A Lei Federal nº 10.165, de 27 de dezembro de 2000 instituiu (i) Cadastramento Técnico Federal das Atividades Potencialmente Poluidoras ou Utilizadoras de Recursos Ambientais, (ii) Relatório das Atividades exercidas no ano anterior, e (iii) Taxa de Controle e Fiscalização Ambiental – TCFA, havendo ainda determinações a esse respeito pela Instrução Normativa nº 31, de dezembro de 2009.

A finalidade de tais medidas é controlar e registrar todas as atividades industriais e/ou que utilizam produtos e subprodutos da fauna e flora.

Assim, anualmente todas as empresas com atividades consideradas potencialmente poluidoras e/ou utilizadoras de recursos naturais (indicação de acordo com o CNAE) têm até 31 de março para obter/renovar o Certificado de Registro no Cadastro Técnico Federal das Atividades Potencialmente Poluidoras, bem como apresentar o Relatório das Atividades referente ao ano de 2015, junto ao IBAMA.

Ressaltamos, contudo, que referido Certificado, com validade de 01 (um) ano, somente será emitido caso a empresa esteja regular perante o órgão, ou seja, tenha apresentado o Relatório de Atividades do ano anterior, e que não tenha nenhuma pendência no pagamento da TCFA.

Em 2014, a Instrução Normativa nº 03 de 2014, trouxe alterações no cadastro e no relatório de atividades (RAPP – Relatório Anual de Atividades Potencialmente Poluidoras e Utilizadoras de Recursos Ambientais).

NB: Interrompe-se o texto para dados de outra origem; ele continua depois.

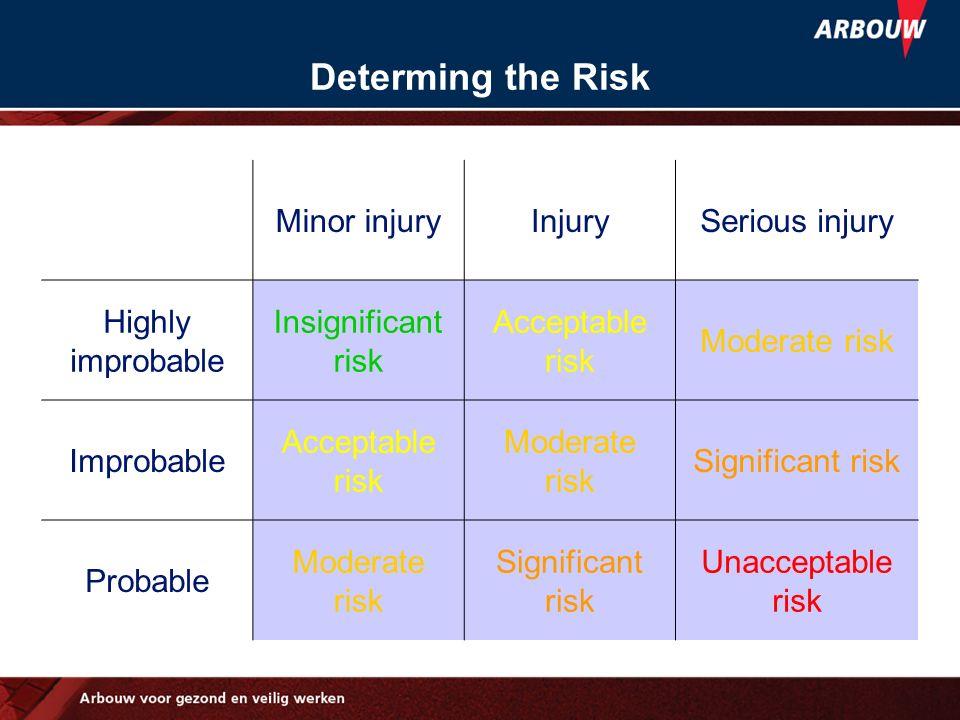 Determing the Risk Minor injury Injury Serious injury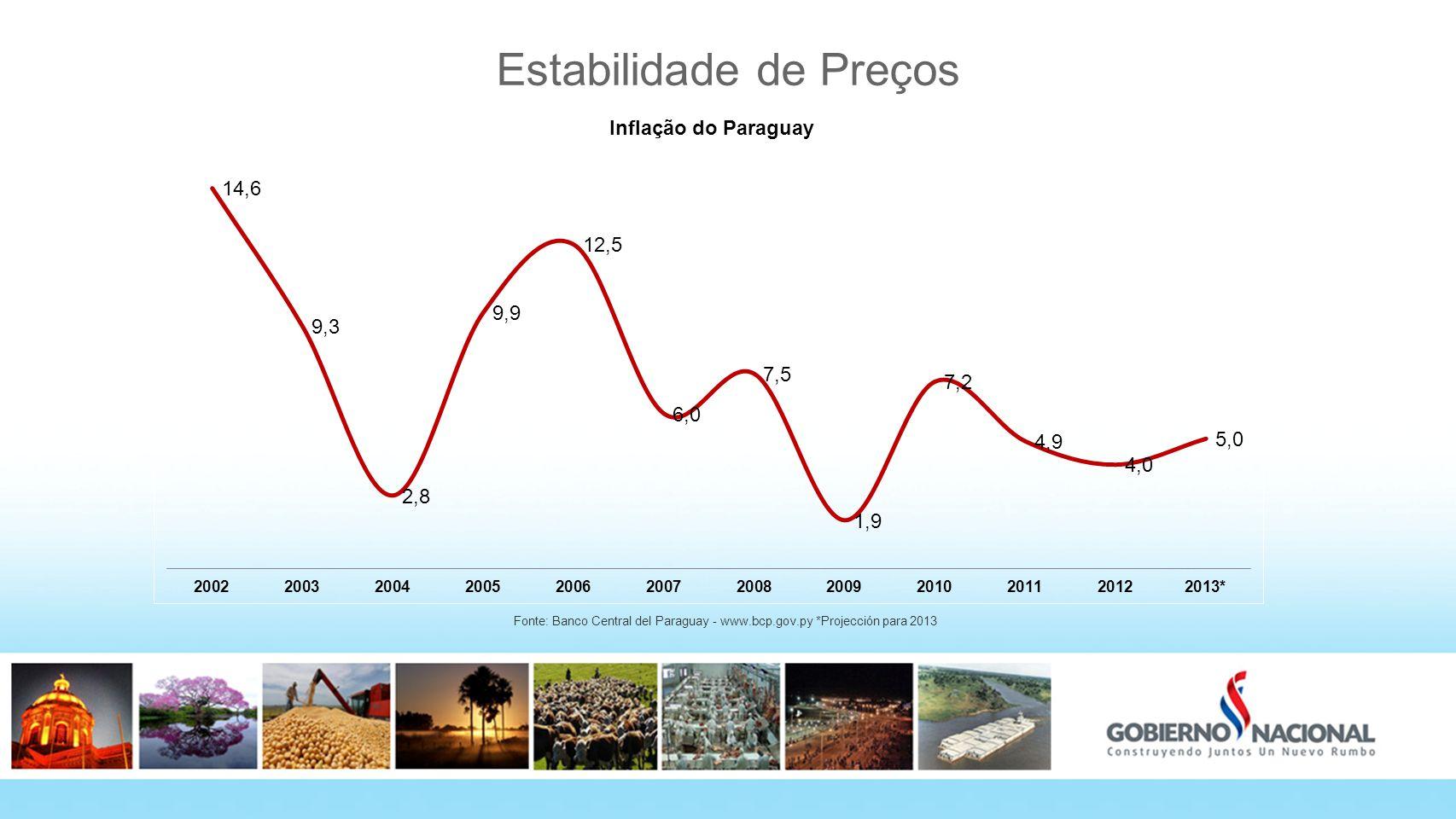Estabilidade de Preços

As atividades foram divididas em Cadastro Técnico Federal de Atividades Potencialmente Poluidoras (CTF/APP) e Cadastro Técnico Federal de Atividades e Instrumentos de Defesa Ambiental (CTF/AIDA). Importante indicar a necessidade de inclusão de todas as atividades realizadas pela empresa, ainda que seja uma atividade secundária inerente a atividade principal.

Mais recentemente, através da Portaria Interministerial nº 812, de 29 de setembro de 2015, do Ministério da Fazenda e Ministério do Meio Ambiente, atualizou monetariamente os preços dos serviços e produtos e a Taxa de Controle e Fiscalização Ambiental – TCFA do IBAMA, estabelecidos pelos anexos da Lei nº 6.938/1981.

Tal alteração de valor representa uma atualização de 158% em relação ao que era cobrado. Veja na tabela comparativa abaixo:

O potencial poluidor é definido de acordo com o porte da empresa, variando conforme a receita bruta anual da empresa: Microempresa: até R$ 360.000,00/ Pequeno Porte: de R$360.001,00 até R$ 3.000.600,00/ Médio Porte: de R$ 3.000.601,00 até R$ 12.000.000,00/ Grande Porte: superior a R$ 12.000.000,00.

Eventualmente, existe a possibilidade de uma discussão judicial sobre o aumento da TCFA, tendo em vista a tese de que o estado renunciou ao direito de atualizar monetariamente os valores ao longo dos anos e o aumento de 158% agora seria abusivo.

Caso não haja qualquer discussão judicial em relação a TCFA, a taxa deverá ser paga, trimestralmente.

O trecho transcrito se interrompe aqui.